* [WHAT YOU ARE ASKED TO DO]
Repeat the material below exactly, line for line.

* [RAW DATA]
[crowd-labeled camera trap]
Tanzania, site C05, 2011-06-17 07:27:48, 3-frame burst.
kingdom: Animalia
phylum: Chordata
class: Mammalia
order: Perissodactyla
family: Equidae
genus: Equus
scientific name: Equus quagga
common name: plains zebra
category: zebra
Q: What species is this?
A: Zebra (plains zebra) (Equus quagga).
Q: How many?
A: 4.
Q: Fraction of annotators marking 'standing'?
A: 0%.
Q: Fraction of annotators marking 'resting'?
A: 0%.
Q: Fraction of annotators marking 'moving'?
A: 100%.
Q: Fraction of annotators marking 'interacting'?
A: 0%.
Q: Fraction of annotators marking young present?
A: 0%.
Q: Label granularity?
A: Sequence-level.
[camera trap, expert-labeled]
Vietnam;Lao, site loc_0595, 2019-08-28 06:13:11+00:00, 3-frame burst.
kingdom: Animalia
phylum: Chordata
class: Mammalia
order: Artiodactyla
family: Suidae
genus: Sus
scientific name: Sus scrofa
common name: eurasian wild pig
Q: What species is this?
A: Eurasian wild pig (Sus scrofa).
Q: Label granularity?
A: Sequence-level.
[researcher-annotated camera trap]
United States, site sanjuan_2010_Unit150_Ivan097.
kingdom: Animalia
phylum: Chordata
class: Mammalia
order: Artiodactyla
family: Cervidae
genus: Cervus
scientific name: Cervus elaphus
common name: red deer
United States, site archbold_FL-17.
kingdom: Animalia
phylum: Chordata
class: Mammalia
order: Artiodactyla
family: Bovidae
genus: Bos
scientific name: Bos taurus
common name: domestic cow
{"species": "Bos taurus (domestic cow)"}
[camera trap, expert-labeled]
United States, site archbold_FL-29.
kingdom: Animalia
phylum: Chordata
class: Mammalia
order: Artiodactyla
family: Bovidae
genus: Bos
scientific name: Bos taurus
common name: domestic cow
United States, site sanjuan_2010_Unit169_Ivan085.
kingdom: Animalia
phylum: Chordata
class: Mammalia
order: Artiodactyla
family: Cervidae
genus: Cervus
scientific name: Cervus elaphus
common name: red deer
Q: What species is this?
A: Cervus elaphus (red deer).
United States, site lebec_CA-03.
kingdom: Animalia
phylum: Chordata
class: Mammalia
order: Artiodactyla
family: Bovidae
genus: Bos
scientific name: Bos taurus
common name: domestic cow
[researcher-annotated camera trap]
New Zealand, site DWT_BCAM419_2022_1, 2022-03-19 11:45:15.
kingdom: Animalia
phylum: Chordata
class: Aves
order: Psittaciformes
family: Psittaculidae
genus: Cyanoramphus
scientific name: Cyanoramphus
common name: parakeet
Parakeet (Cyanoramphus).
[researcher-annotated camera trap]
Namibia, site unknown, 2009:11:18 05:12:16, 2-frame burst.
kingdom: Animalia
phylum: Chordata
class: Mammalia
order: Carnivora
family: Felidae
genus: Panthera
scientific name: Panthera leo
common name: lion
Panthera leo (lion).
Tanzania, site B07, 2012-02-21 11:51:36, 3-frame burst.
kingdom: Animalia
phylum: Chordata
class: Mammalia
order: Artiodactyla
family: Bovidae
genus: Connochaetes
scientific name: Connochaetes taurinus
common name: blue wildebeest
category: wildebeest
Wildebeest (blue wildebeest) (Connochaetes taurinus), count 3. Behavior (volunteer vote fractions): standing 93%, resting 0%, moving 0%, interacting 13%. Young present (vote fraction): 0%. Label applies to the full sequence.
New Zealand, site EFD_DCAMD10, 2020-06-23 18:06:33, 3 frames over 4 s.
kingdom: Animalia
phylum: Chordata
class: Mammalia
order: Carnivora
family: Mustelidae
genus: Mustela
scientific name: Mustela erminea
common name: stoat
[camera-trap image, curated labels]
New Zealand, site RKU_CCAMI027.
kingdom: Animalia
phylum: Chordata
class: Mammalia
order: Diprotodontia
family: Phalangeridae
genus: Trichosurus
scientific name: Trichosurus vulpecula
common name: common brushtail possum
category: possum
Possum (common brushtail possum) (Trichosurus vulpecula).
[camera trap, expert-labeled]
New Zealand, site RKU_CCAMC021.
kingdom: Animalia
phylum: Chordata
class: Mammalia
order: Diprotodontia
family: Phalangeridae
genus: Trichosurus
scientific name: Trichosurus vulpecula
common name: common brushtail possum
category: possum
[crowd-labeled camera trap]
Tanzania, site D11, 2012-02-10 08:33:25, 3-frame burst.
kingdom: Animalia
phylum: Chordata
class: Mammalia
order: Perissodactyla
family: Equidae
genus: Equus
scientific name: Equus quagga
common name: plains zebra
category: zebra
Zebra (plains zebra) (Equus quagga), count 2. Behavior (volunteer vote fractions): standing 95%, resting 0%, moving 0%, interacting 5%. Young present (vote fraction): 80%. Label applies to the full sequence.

* [COMPLETED TASK]
[crowd-labeled camera trap]
Tanzania, site C05, 2011-06-17 07:27:48, 3-frame burst.
kingdom: Animalia
phylum: Chordata
class: Mammalia
order: Perissodactyla
family: Equidae
genus: Equus
scientific name: Equus quagga
common name: plains zebra
category: zebra
Q: What species is this?
A: Zebra (plains zebra) (Equus quagga).
Q: How many?
A: 4.
Q: Fraction of annotators marking 'standing'?
A: 0%.
Q: Fraction of annotators marking 'resting'?
A: 0%.
Q: Fraction of annotators marking 'moving'?
A: 100%.
Q: Fraction of annotators marking 'interacting'?
A: 0%.
Q: Fraction of annotators marking young present?
A: 0%.
Q: Label granularity?
A: Sequence-level.
[camera trap, expert-labeled]
Vietnam;Lao, site loc_0595, 2019-08-28 06:13:11+00:00, 3-frame burst.
kingdom: Animalia
phylum: Chordata
class: Mammalia
order: Artiodactyla
family: Suidae
genus: Sus
scientific name: Sus scrofa
common name: eurasian wild pig
Q: What species is this?
A: Eurasian wild pig (Sus scrofa).
Q: Label granularity?
A: Sequence-level.
[researcher-annotated camera trap]
United States, site sanjuan_2010_Unit150_Ivan097.
kingdom: Animalia
phylum: Chordata
class: Mammalia
order: Artiodactyla
family: Cervidae
genus: Cervus
scientific name: Cervus elaphus
common name: red deer
United States, site archbold_FL-17.
kingdom: Animalia
phylum: Chordata
class: Mammalia
order: Artiodactyla
family: Bovidae
genus: Bos
scientific name: Bos taurus
common name: domestic cow
{"species": "Bos taurus (domestic cow)"}
[camera trap, expert-labeled]
United States, site archbold_FL-29.
kingdom: Animalia
phylum: Chordata
class: Mammalia
order: Artiodactyla
family: Bovidae
genus: Bos
scientific name: Bos taurus
common name: domestic cow
United States, site sanjuan_2010_Unit169_Ivan085.
kingdom: Animalia
phylum: Chordata
class: Mammalia
order: Artiodactyla
family: Cervidae
genus: Cervus
scientific name: Cervus elaphus
common name: red deer
Q: What species is this?
A: Cervus elaphus (red deer).
United States, site lebec_CA-03.
kingdom: Animalia
phylum: Chordata
class: Mammalia
order: Artiodactyla
family: Bovidae
genus: Bos
scientific name: Bos taurus
common name: domestic cow
[researcher-annotated camera trap]
New Zealand, site DWT_BCAM419_2022_1, 2022-03-19 11:45:15.
kingdom: Animalia
phylum: Chordata
class: Aves
order: Psittaciformes
family: Psittaculidae
genus: Cyanoramphus
scientific name: Cyanoramphus
common name: parakeet
Parakeet (Cyanoramphus).
[researcher-annotated camera trap]
Namibia, site unknown, 2009:11:18 05:12:16, 2-frame burst.
kingdom: Animalia
phylum: Chordata
class: Mammalia
order: Carnivora
family: Felidae
genus: Panthera
scientific name: Panthera leo
common name: lion
Panthera leo (lion).
Tanzania, site B07, 2012-02-21 11:51:36, 3-frame burst.
kingdom: Animalia
phylum: Chordata
class: Mammalia
order: Artiodactyla
family: Bovidae
genus: Connochaetes
scientific name: Connochaetes taurinus
common name: blue wildebeest
category: wildebeest
Wildebeest (blue wildebeest) (Connochaetes taurinus), count 3. Behavior (volunteer vote fractions): standing 93%, resting 0%, moving 0%, interacting 13%. Young present (vote fraction): 0%. Label applies to the full sequence.
New Zealand, site EFD_DCAMD10, 2020-06-23 18:06:33, 3 frames over 4 s.
kingdom: Animalia
phylum: Chordata
class: Mammalia
order: Carnivora
family: Mustelidae
genus: Mustela
scientific name: Mustela erminea
common name: stoat
[camera-trap image, curated labels]
New Zealand, site RKU_CCAMI027.
kingdom: Animalia
phylum: Chordata
class: Mammalia
order: Diprotodontia
family: Phalangeridae
genus: Trichosurus
scientific name: Trichosurus vulpecula
common name: common brushtail possum
category: possum
Possum (common brushtail possum) (Trichosurus vulpecula).
[camera trap, expert-labeled]
New Zealand, site RKU_CCAMC021.
kingdom: Animalia
phylum: Chordata
class: Mammalia
order: Diprotodontia
family: Phalangeridae
genus: Trichosurus
scientific name: Trichosurus vulpecula
common name: common brushtail possum
category: possum
[crowd-labeled camera trap]
Tanzania, site D11, 2012-02-10 08:33:25, 3-frame burst.
kingdom: Animalia
phylum: Chordata
class: Mammalia
order: Perissodactyla
family: Equidae
genus: Equus
scientific name: Equus quagga
common name: plains zebra
category: zebra
Zebra (plains zebra) (Equus quagga), count 2. Behavior (volunteer vote fractions): standing 95%, resting 0%, moving 0%, interacting 5%. Young present (vote fraction): 80%. Label applies to the full sequence.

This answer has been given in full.